Multidimensional Spatial Data Structures:Introduction and Point Data
Introduction
The representation of multidimensional data is an important issue in applications in di- verse fields that include database management systems (Chapter 60), computer graphics (Chapter 54), computer vision, computational geometry (Chapters 62, 63 and 64), image processing (Chapter 57), geographic information systems (GIS) (Chapter 55), pattern recognition, VLSI design (Chapter 52), and others. The most common definition of multidimensional data is a collection of points in a higher dimensional space. These points can represent locations and objects in space as well as more general records where only some, or even none, of the attributes are locational. As an example of non locational point data, consider an employee record which has attributes corresponding to the employee’s name, address, sex, age, height, weight, and social security number. Such records arise in database management systems and can be treated as points in, for this example, a seven-dimensional space (i.e., there is one dimension for each attribute) albeit the different dimensions have different type units (i.e., name and address are strings of characters, sex is binary; while age, height, weight, and social security number are numbers).
When multidimensional data corresponds to locational data, we have the additional prop- erty that all of the attributes have the same unit which is distance in space. In this case, we can combine the distance-denominated attributes and pose queries that involve proximity. For example, we may wish to find the closest city to Chicago within the two-dimensional space from which the locations of the cities are drawn. Another query seeks to find all cities within 50 miles of Chicago. In contrast, such queries are not very meaningful when the attributes do not have the same type.
When multidimensional data spans a continuous physical space (i.e., an infinite collection of locations), the issues become more interesting. In particular, we are no longer just interested in the locations of objects, but, in addition, we are also interested in the space that they occupy (i.e., their extent). Some example objects include lines (e.g., roads, rivers), regions (e.g., lakes, counties, buildings, crop maps, polygons, polyhedra), rectangles, and surfaces. The objects may be disjoint or could even overlap. One way to deal with such data is to store it explicitly by parameterizing it and thereby reduce it to a point in a higher dimensional space. For example, a line in two-dimensional space can be represented by the coordinate values of its endpoints (i.e., a pair of x and a pair of y coordinate values) and then stored as a point in a four-dimensional space (e.g., [33]). Thus, in effect, we have constructed a transformation (i.e., mapping) from a two-dimensional space (i.e., the space from which the lines are drawn) to a four-dimensional space (i.e., the space containing the representative point corresponding to the line).

Available data:
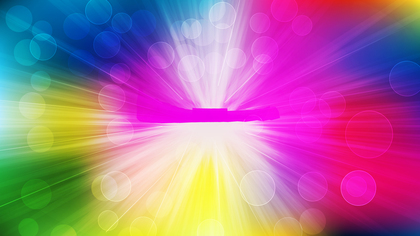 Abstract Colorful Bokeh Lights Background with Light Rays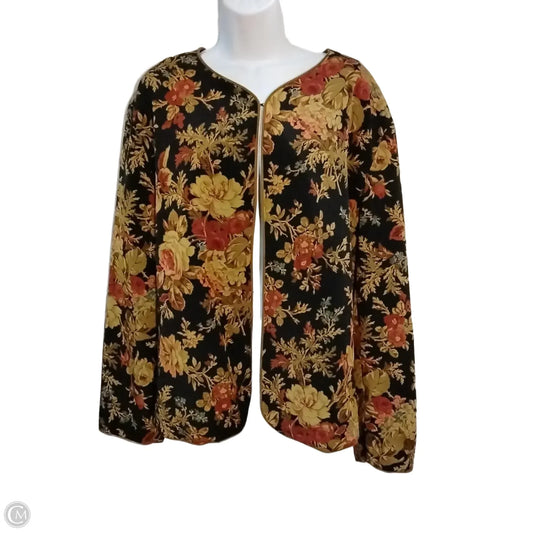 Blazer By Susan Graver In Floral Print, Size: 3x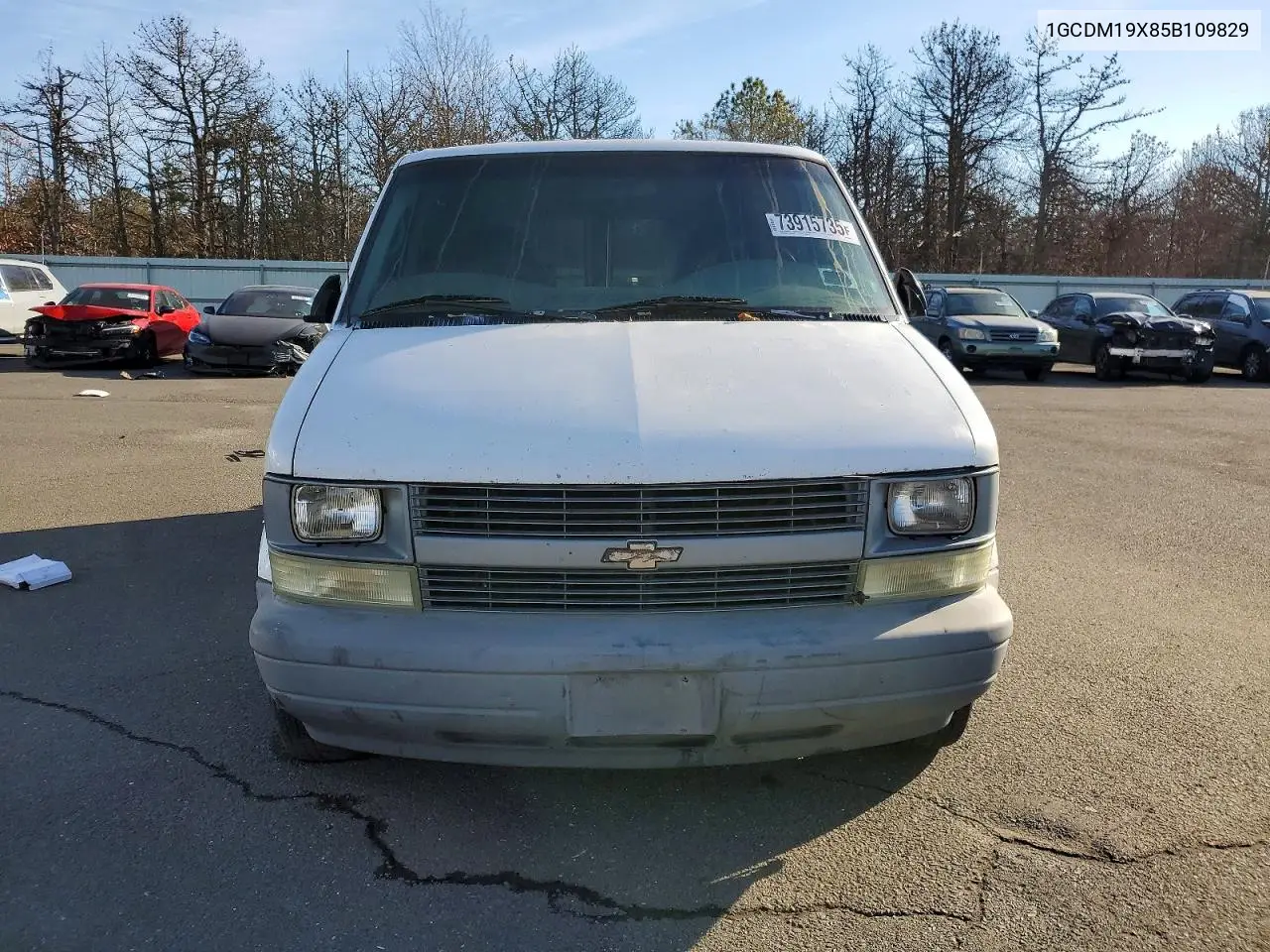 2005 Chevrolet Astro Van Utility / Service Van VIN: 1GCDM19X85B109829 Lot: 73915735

Set of tasks:
a) In the passage on multidimensional spatial data structures, what kind of space holds the point that represents a line drawn in two-dimensional space?
b) Resume the passage on multidimensional spatial data structures, starting right after its final sentence.

Results of the tasks:
a) A four-dimensional space.

b)
The transformation approach is fine if we are just interested in retrieving the data. It is appropriate for queries about the objects (e.g., determining all lines that pass through a given point or that share an endpoint, etc.) and the immediate space that they occupy. However, the drawback of the transformation approach is that it ignores the geometry inherent in the data (e.g., the fact that a line passes through a particular region) and its relationship to the space in which it is embedded.
For example, suppose that we want to detect if two lines are near each other, or, alternatively, to find the nearest line to a given line. This is difficult to do in the four-dimensional space, regardless of how the data in it is organized, since proximity in the two-dimensional space from which the lines are drawn is not necessarily preserved in the four-dimensional space. In other words, although the two lines may be very close to each other, the Euclidean distance between their representative points may be quite large, unless the lines are approximately the same size, in which case proximity is preserved (e.g., [69]).
Of course, we could overcome these problems by projecting the lines back to the original space from which they were drawn, but in such a case, we may ask what was the point of using the transformation in the first place? In other words, at the least, the representation that we choose for the data should allow us to perform operations on the data. Thus when the multidimensional spatial data is nondiscrete, we need representations besides those that are designed for point data. The most common solution, and the one that we focus on in the rest of this chapter, is to us data structures that are based on spatial occupancy.
Such methods decompose the space from which the spatial data is drawn (e.g., the two- dimensional space containing the lines) into regions that are often called buckets because they often contain more than just one element. They are also commonly known as bucketing methods.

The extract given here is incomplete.